> [Text for analysis]
EX1A-6 MAT CTRCT 4 tptw_ex638.htm EXHIBIT 6.38 tptw_ex638
 
EXHIBIT 6.38
 
PLACEMENT AGENT FEE AGREEMENT
AMENDMENT NO. 2
 
TPT Global Tech, Inc. ("TPT") and CIM Securities, LLC, ("Placement Agent"), pursuant to Section 20 of the Placement Agent Fee Agreement (the "Agreement") between TPT and the Placement Agent and dated November 11, 2020 hereby amend certain provisions of the Agreement as herein specified. It supersedes the CIM Engagement Agreement, and any amendments thereto, with regards to the terms of compensation related to the $38,000,000 Reg. A Offering of Series D Preferred Stock of TPT Global Tech, Inc. To the extent there is any conflict between the CIM Engagement Agreement and this Agreement, the terms hereof shall prevail and govern.
 
 
l.            
Term: The engagement of Placement Agent by TPT under Section I of the Agreement is extended to January l, 2022.
 
 
2.            
Expense Allowance: Section 3 of the Agreement is amended to read:
 
Expense Allowance. TPT shall pay to CIM, as a non-accountable expense allowance, with payments of commissions, an additional amount equal to two per cent (2%) of the gross proceeds received by TPT from subscriptions solicited by CIM or by a broker dealer engaged by CIM to act as a Sub-Agent. The expenses and services shall be those as described in the Placement Agent Agreement. Such shall be paid from the proceeds of the closing of such subscriptions. Provided, however, the $15,000 payment made by TPT to CIM under the May 21, 2020 Engagement Agreement shall be credited against any additional payment.

> [Input data]
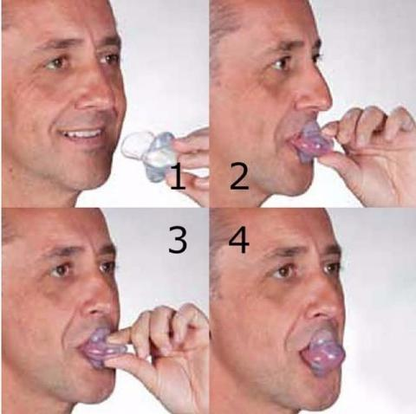 1
2
3
4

> [Activity list]
A – In the fee agreement amendment, what share of gross proceeds does the expense allowance equal?
B – Repeat everything in the fee agreement amendment from "EX1A-6 MAT CTRCT" down to "January l, 2022.".

> [Per-task answers]
A – Two percent (2%) of the gross proceeds TPT receives from subscriptions solicited by CIM or by a broker dealer that CIM engages as a Sub-Agent.

B –
EX1A-6 MAT CTRCT 4 tptw_ex638.htm EXHIBIT 6.38 tptw_ex638
 
EXHIBIT 6.38
 
PLACEMENT AGENT FEE AGREEMENT
AMENDMENT NO. 2
 
TPT Global Tech, Inc. ("TPT") and CIM Securities, LLC, ("Placement Agent"), pursuant to Section 20 of the Placement Agent Fee Agreement (the "Agreement") between TPT and the Placement Agent and dated November 11, 2020 hereby amend certain provisions of the Agreement as herein specified. It supersedes the CIM Engagement Agreement, and any amendments thereto, with regards to the terms of compensation related to the $38,000,000 Reg. A Offering of Series D Preferred Stock of TPT Global Tech, Inc. To the extent there is any conflict between the CIM Engagement Agreement and this Agreement, the terms hereof shall prevail and govern.
 
 
l.            
Term: The engagement of Placement Agent by TPT under Section I of the Agreement is extended to January l, 2022.